Records supplied
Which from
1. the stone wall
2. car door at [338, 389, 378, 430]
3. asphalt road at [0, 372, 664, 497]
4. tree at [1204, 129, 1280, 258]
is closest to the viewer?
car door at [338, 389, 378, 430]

What this task involves
Reproduce the rows above verbatim, keeping every line in its original order.

Expected answer
Which from
1. the stone wall
2. car door at [338, 389, 378, 430]
3. asphalt road at [0, 372, 664, 497]
4. tree at [1204, 129, 1280, 258]
is closest to the viewer?
car door at [338, 389, 378, 430]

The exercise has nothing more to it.